A COMPREHENSIVE high school in James Hill, Clarendon, is named in memory of Claude McKay, who was born in that parish in 1889.
The world knows that he was a distinguished man of letters. McKay was born in Jamaica, but emigrated to the United States. He was an influential figure in the so-called Harlem Renaissance, the literary movement in the United States of the 1920s that gave a new and critical voice to black writers. Claude McKay, too, was a significant political figure of the left, who spent time in Lenin's Russia, a remarkable recognition, at the time, for a black Jamaican.
In Jamaica, Claude McKay's best-known works are perhaps the novel Banana Bottom and the poem of resistance, 'If We Must Die'.
Claude McKay must be pained at how those who run that school and those who control education policy in Jamaica besmirch his memory.
Dismal academic performance
This past week, this newspaper published rankings of Jamaica's traditional high schools, upgraded high schools, of which Claude McKay is one, and technical high schools based on their performance in maths and English at the Caribbean Examinations Council's (CXC) secondary schools exams for 2006 and 2007.
Statistician and pollster Bill Johnson weighted the performance of schools, to determine a quality score, based on the percentage of students in the subjects at grades one, two or three, which are the recognised passing grades at CXC. A school achieves a maximum 100 if 100 per cent of its grade-11 cohort passed their maths and English exams with grade ones.
In maths, the quality score for Claude McKay Comprehensive High School is 1.1 out of 100. In English, the school did marginally better at 2.7.
But this is not the only school with a famous name that has so dismal an academic performance as to shame those whom they pretend to honour. In that sense, Claude McKay Comprehensive High stands as a metaphor for the rot in our education system.
Robert Lightbourne, a man of fine intellect and refinement, who served in the Jamaican Cabinet in the 1960s and led efforts at industrialisation, would be the most offended.

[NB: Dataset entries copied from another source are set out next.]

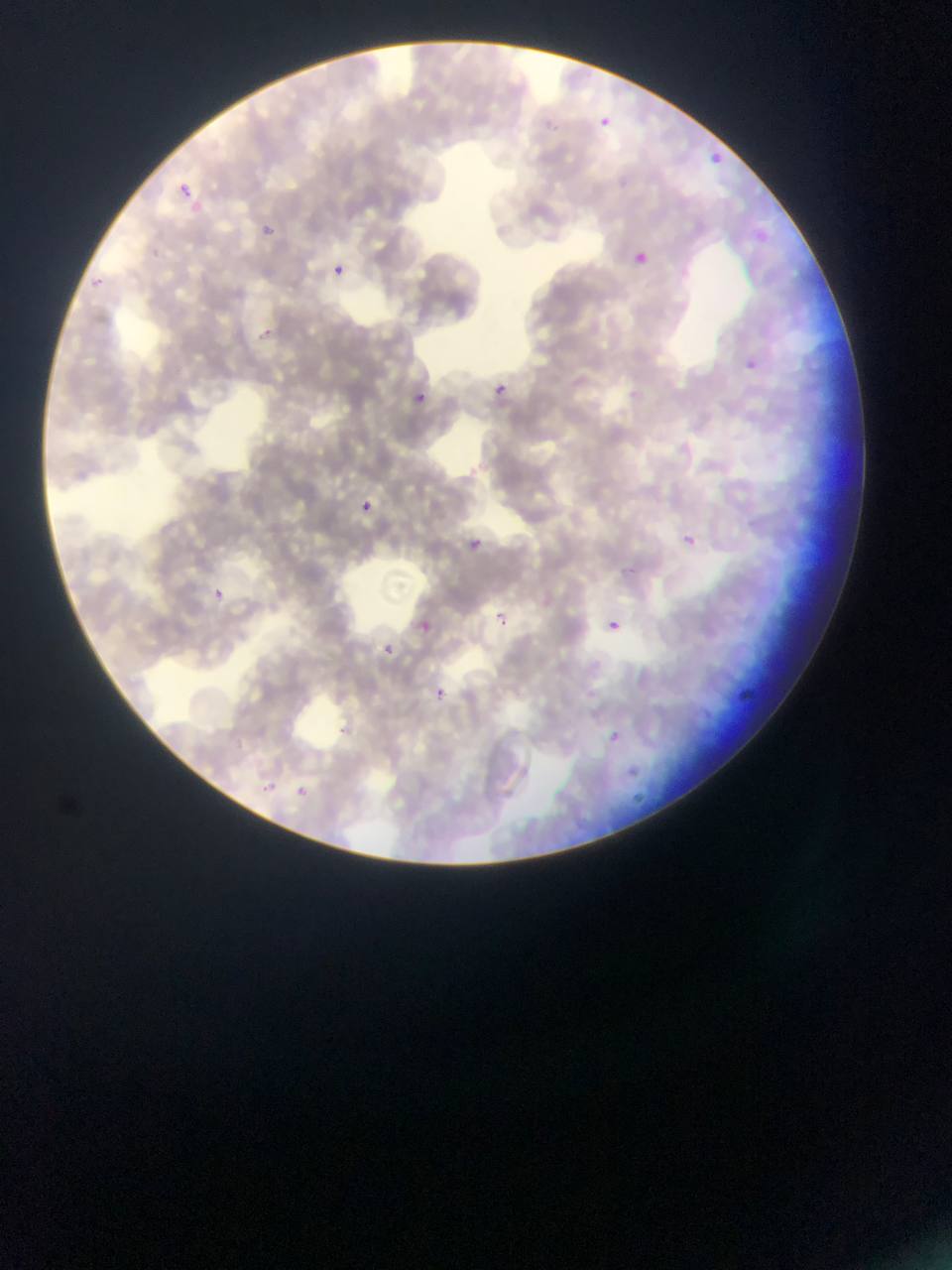

Approximate bounding boxes as (left, top, right, bottom) in pixels. Plasmodium parasite locations: (602, 114, 621, 146), (538, 119, 573, 138), (696, 144, 740, 180), (176, 179, 204, 203), (262, 223, 276, 236), (751, 226, 770, 248), (634, 244, 652, 271), (333, 264, 345, 276), (90, 274, 108, 296), (250, 319, 267, 344), (746, 361, 757, 371), (496, 386, 520, 419), (414, 390, 428, 404), (362, 497, 381, 521), (464, 536, 490, 565), (683, 536, 695, 547), (206, 580, 238, 606), (485, 606, 516, 641), (604, 609, 623, 631), (412, 616, 429, 635), (429, 622, 445, 635), (373, 640, 400, 660), (733, 678, 762, 707), (426, 680, 451, 697), (602, 728, 622, 742), (615, 764, 636, 776), (255, 776, 275, 793), (297, 782, 309, 798), (633, 790, 648, 807). Thin blood film. Image is 952×1270 pixels. Collected in Ghana. One field of view. Photographed through a microscope with a mobile-phone camera.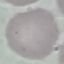
Summary:
  - Result: no malaria parasites seen
  - Stain: Giemsa
  - Image type: automatically extracted cell patch, resized to 64 × 64 pixels
  - Preparation: thin smear
  - Capture: smartphone camera at the microscope eyepieceReport the malaria status of this cell.
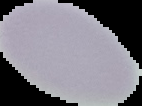
It is uninfected.

Summary:
  - Image type: segmented cell region on a black background
  - Preparation: thin blood film
  - Image size: 142×106 pixels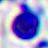
Summary:
  - Modality: micrograph
  - Magnification: 400x
  - Identification: white blood cell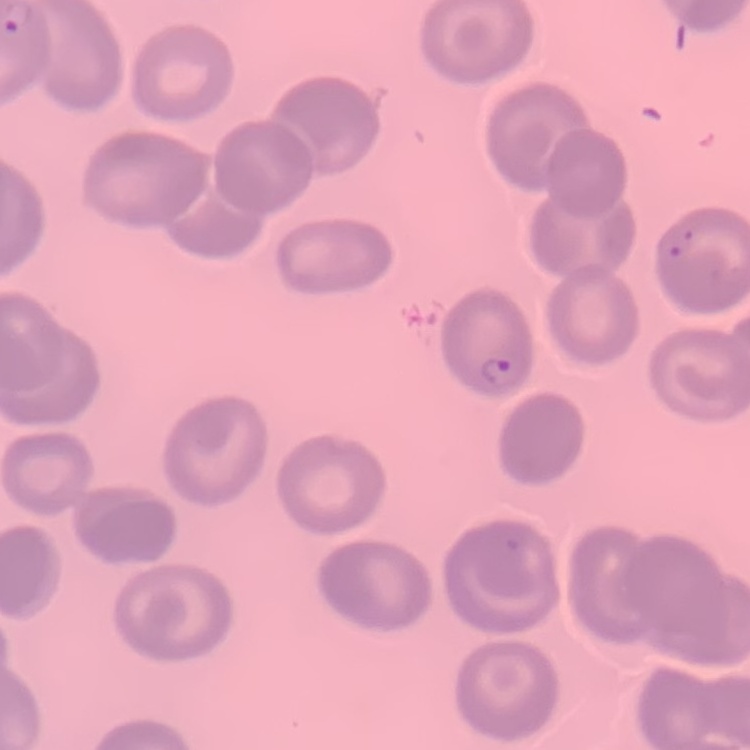
The erythrocytes exhibit no rouleaux formation. Square crop of a larger photomicrograph. Field's or Giemsa stain. Thin peripheral smear.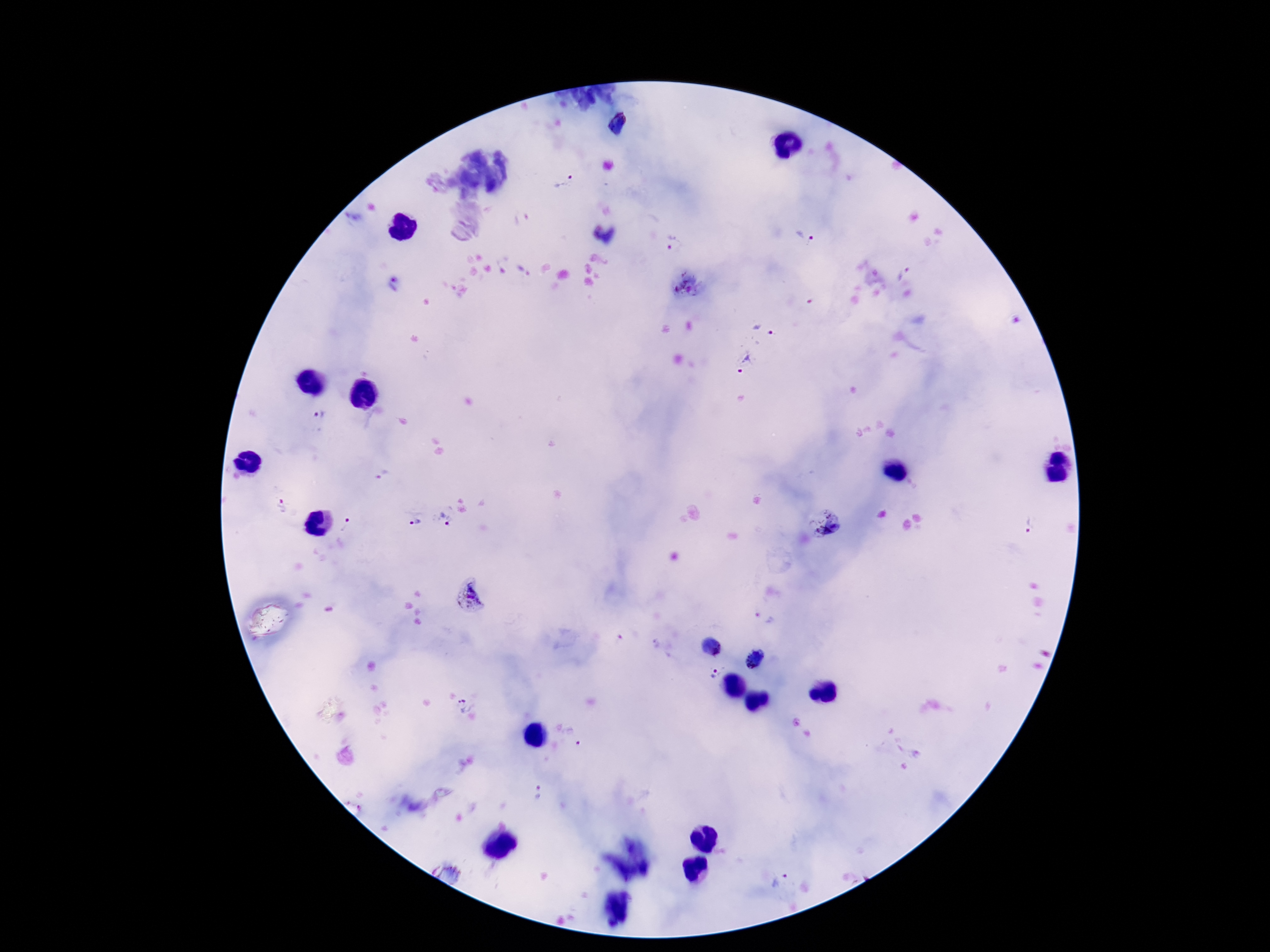 Approximate centers as {x, y} in pixels. Plasmodium parasite locations: {619, 125}, {563, 182}, {522, 218}, {806, 237}, {671, 242}, {903, 273}, {394, 284}, {689, 285}, {764, 329}, {744, 362}, {317, 415}, {382, 475}, {281, 506}, {446, 519}, {823, 523}, {416, 524}, {1028, 525}, {346, 526}, {470, 594}, {764, 617}, {711, 648}, {754, 659}, {713, 673}, {466, 704}, {538, 794}, {780, 880}. Image is 1270×952 pixels. One field from this slide. 100x magnification. Thick blood film. Photographed through the microscope eyepiece with a smartphone camera. Patient malaria status: infected. Giemsa stain.Assess this cell for malaria.
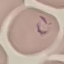

It is parasitized.

stain = Giemsa
capture = smartphone camera at the microscope eyepiece
image type = cell patch, automatically extracted from a larger field of view and resized to 64 × 64 pixels
preparation = thin blood smearDescribe the morphology of the erythrocytes.
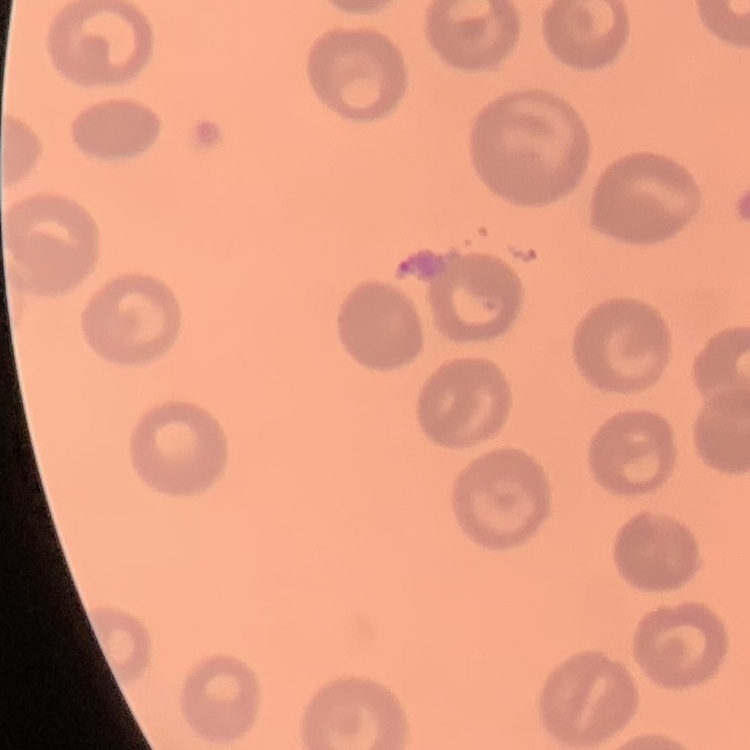
No rouleaux formation.

Summary:
  - Preparation: thin peripheral smear
  - Image type: square crop of a larger photomicrograph
  - Stain: Field's or GiemsaAssess this cell for malaria.
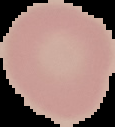

It is uninfected.

preparation = thin blood film
image size = 115×127 pixels
image type = segmented cell region on a black background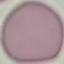
{
  "result": "no malaria parasites detected",
  "stain": "Giemsa",
  "image_type": "cell patch, automatically extracted from a larger field of view and resized to 64 × 64 pixels",
  "preparation": "thin smear",
  "capture": "smartphone through the microscope eyepiece"
}State which cell type is depicted.
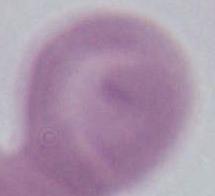
This is an erythrocyte.

magnification = 1000x
modality = photomicrograph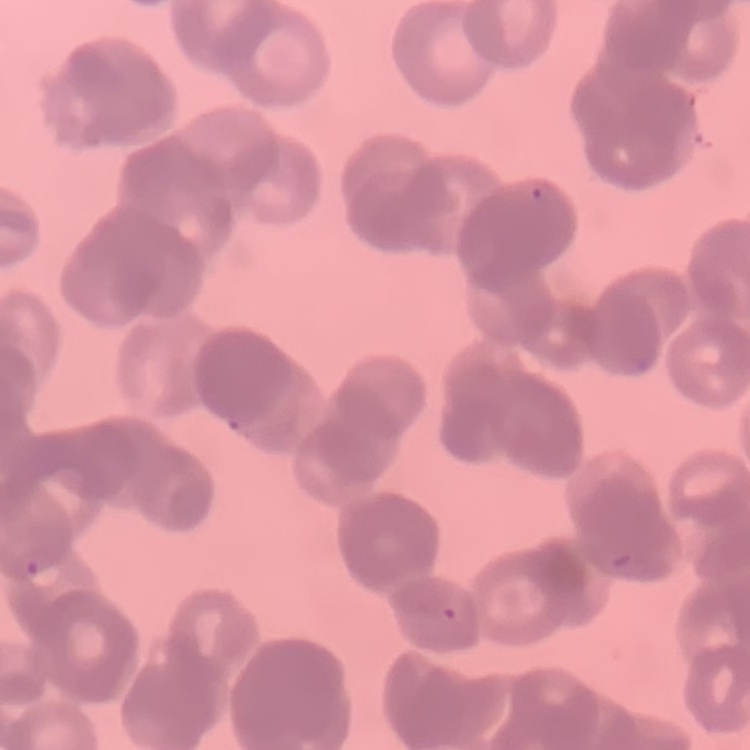 The erythrocytes show rouleaux formation. Field's or Giemsa stain. Square crop of a larger photomicrograph. Thin blood smear.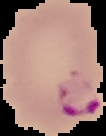
Summary:
  - Malaria status: parasitized
  - Image type: segmented cell region on a black background
  - Image size: 106×136 pixels
  - Preparation: thin blood film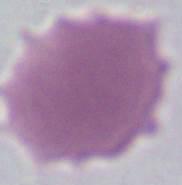

identification: erythrocyte
modality: photomicrograph
magnification: 1000xDescribe the morphology of the erythrocytes.
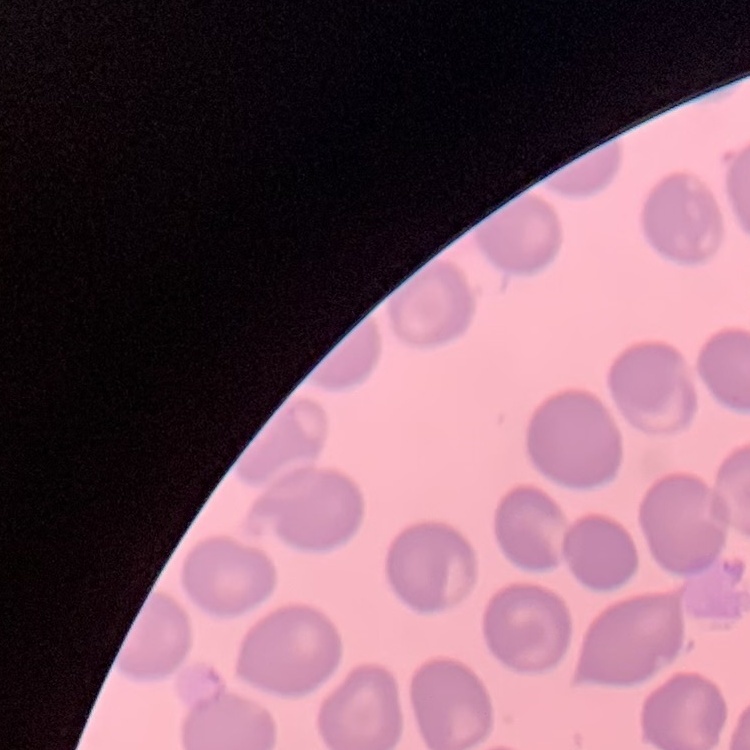

No rouleaux formation.

Thin peripheral smear. Field's or Giemsa stain. Square crop of a larger photomicrograph.Name the parasite shown.
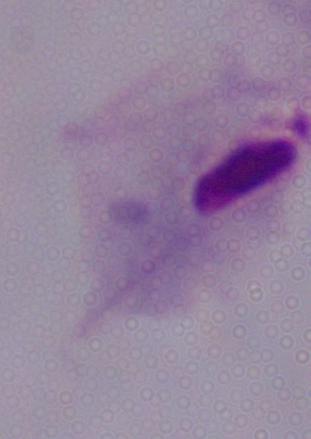
A trichomonad.

Summary:
  - Modality: micrograph
  - Magnification: 1000x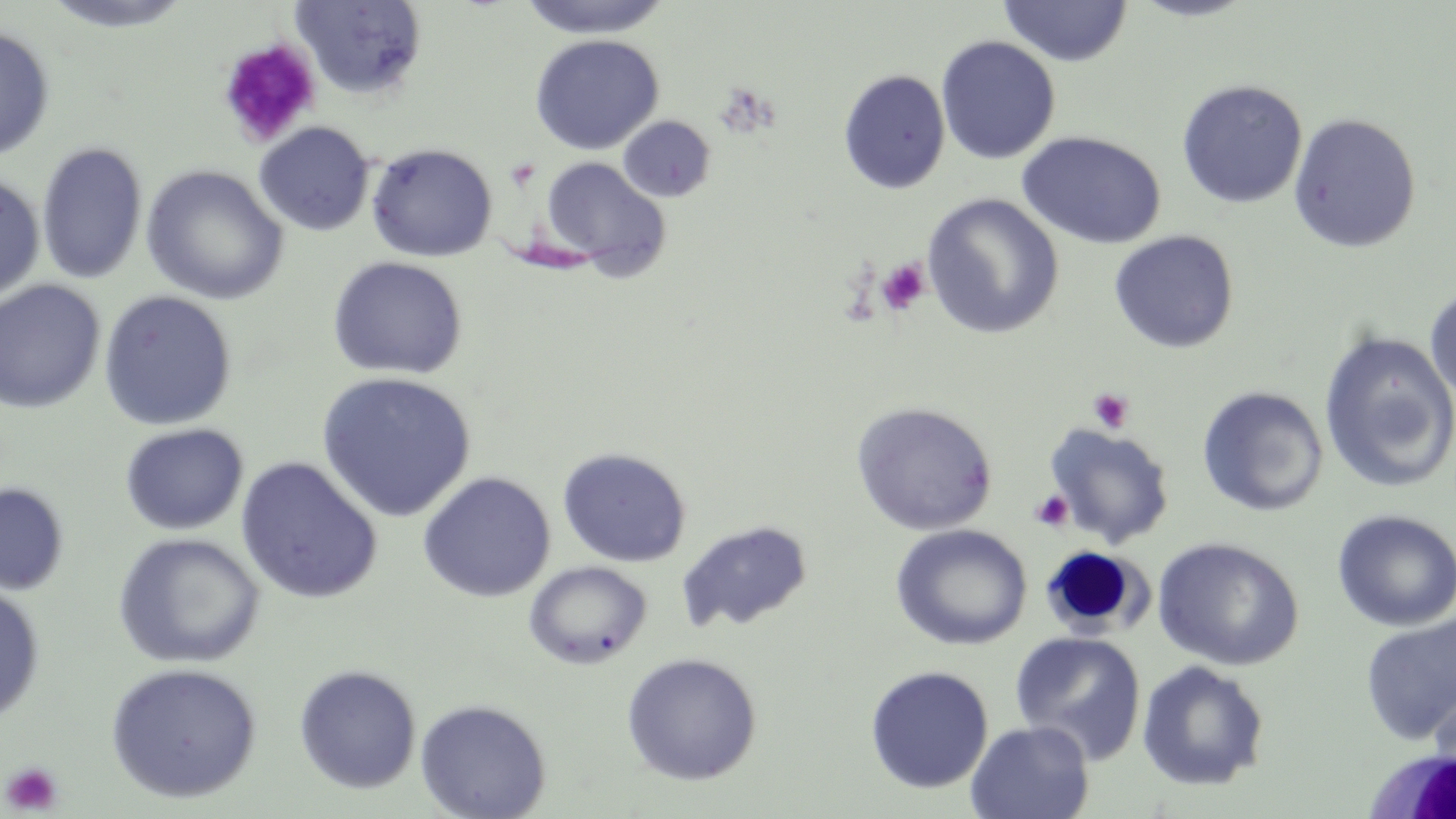

slide_level_diagnosis: negative for blood parasites
stain: May-Grünwald-Giemsa
magnification: 1000x
image_size: 1456×819 pixels
white_blood_cell_locations: 'approximate bounding boxes as named x1/y1/x2/y2 corners in pixels: (x1=1047, y1=545, x2=1163, y2=639), (x1=1362, y1=744, x2=1456, y2=818)'
modality: light microscopy
uninfected_red_blood_cell_locations: 'approximate bounding boxes as named x1/y1/x2/y2 corners in pixels: (x1=40, y1=0, x2=197, y2=33), (x1=291, y1=0, x2=428, y2=100), (x1=518, y1=0, x2=672, y2=39), (x1=1127, y1=0, x2=1260, y2=22), (x1=998, y1=1, x2=1133, y2=67), (x1=0, y1=26, x2=56, y2=161), (x1=529, y1=34, x2=665, y2=155), (x1=935, y1=35, x2=1061, y2=164), (x1=837, y1=69, x2=951, y2=194), (x1=1176, y1=79, x2=1308, y2=209), (x1=1288, y1=113, x2=1422, y2=253), (x1=618, y1=116, x2=716, y2=203), (x1=253, y1=121, x2=375, y2=237), (x1=1016, y1=130, x2=1166, y2=250), (x1=37, y1=140, x2=149, y2=285), (x1=365, y1=143, x2=498, y2=262), (x1=539, y1=156, x2=673, y2=280), (x1=141, y1=165, x2=289, y2=305), (x1=0, y1=172, x2=46, y2=303), (x1=922, y1=193, x2=1065, y2=339), (x1=1109, y1=230, x2=1239, y2=354), (x1=327, y1=256, x2=468, y2=379), (x1=0, y1=280, x2=106, y2=414), (x1=1424, y1=283, x2=1456, y2=406), (x1=98, y1=289, x2=237, y2=431), (x1=1318, y1=331, x2=1456, y2=494), (x1=316, y1=371, x2=477, y2=522), (x1=1196, y1=386, x2=1329, y2=516), (x1=850, y1=401, x2=998, y2=536), (x1=120, y1=423, x2=248, y2=535), (x1=1044, y1=424, x2=1175, y2=548), (x1=557, y1=446, x2=692, y2=568), (x1=235, y1=456, x2=384, y2=605), (x1=418, y1=471, x2=556, y2=602), (x1=0, y1=481, x2=70, y2=596), (x1=1331, y1=509, x2=1455, y2=631), (x1=677, y1=519, x2=813, y2=634), (x1=891, y1=524, x2=1032, y2=650), (x1=113, y1=533, x2=265, y2=669), (x1=1153, y1=537, x2=1304, y2=671), (x1=524, y1=561, x2=653, y2=669), (x1=0, y1=583, x2=45, y2=724), (x1=1360, y1=611, x2=1456, y2=746), (x1=1010, y1=631, x2=1146, y2=764), (x1=621, y1=652, x2=762, y2=785), (x1=1136, y1=660, x2=1270, y2=792), (x1=105, y1=662, x2=263, y2=803), (x1=293, y1=664, x2=421, y2=794), (x1=865, y1=665, x2=993, y2=794), (x1=1427, y1=678, x2=1456, y2=796), (x1=415, y1=698, x2=552, y2=819), (x1=965, y1=720, x2=1094, y2=819)'
platelet_locations: 'approximate bounding boxes as named x1/y1/x2/y2 corners in pixels: (x1=217, y1=38, x2=322, y2=149), (x1=876, y1=258, x2=930, y2=315), (x1=1088, y1=388, x2=1133, y2=433), (x1=1031, y1=490, x2=1074, y2=531), (x1=1, y1=761, x2=64, y2=815)'
field_of_view: one of a larger specimen
preparation: thin blood filmIdentify the blood parasite species.
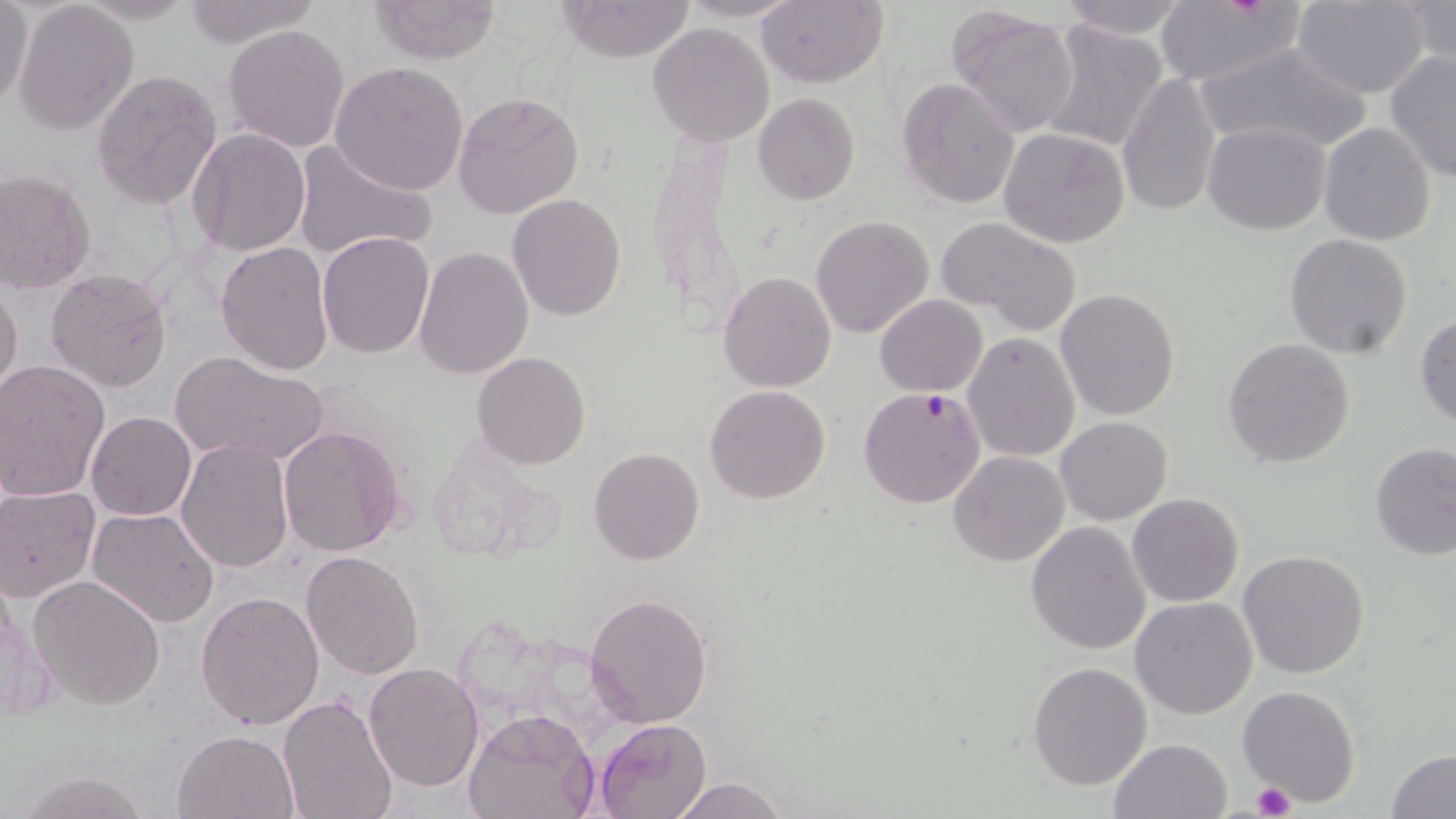
Plasmodium falciparum.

The performance at the school named in his honour was so horrid that it did not even measure in Mr Johnson's calculations.
Wasting of legacy
The school named after Edwin Allen, the education minister of the 1960s, who presided over a major classroom-building programme, squeezed into the double-quality score for maths and was a little bit ahead of Claude McKay in English. But other schools named for even more famous people were as bad or worse, among them Merlene Ottey and Donald Quarrie, the top-quality athletes, who are alive to witness this shame. For their sakes, it is perhaps good that the national heroes Norman Manley and Alexander Bustamante and Marcus Garvey, who were great champions of education, are not alive to witness this wasting of their legacy and national humiliation.
What is particularly worrying, is how the principals of upgraded secondary schools pass off these dismal results as having nothing to do with them, and everything to do with the quality of the students who are streamed into their institutions - as if leadership doesn't matter. Well, it does!
Claude McKay would perhaps say to those principals: "Though far outnumbered, let us show ourselves brave".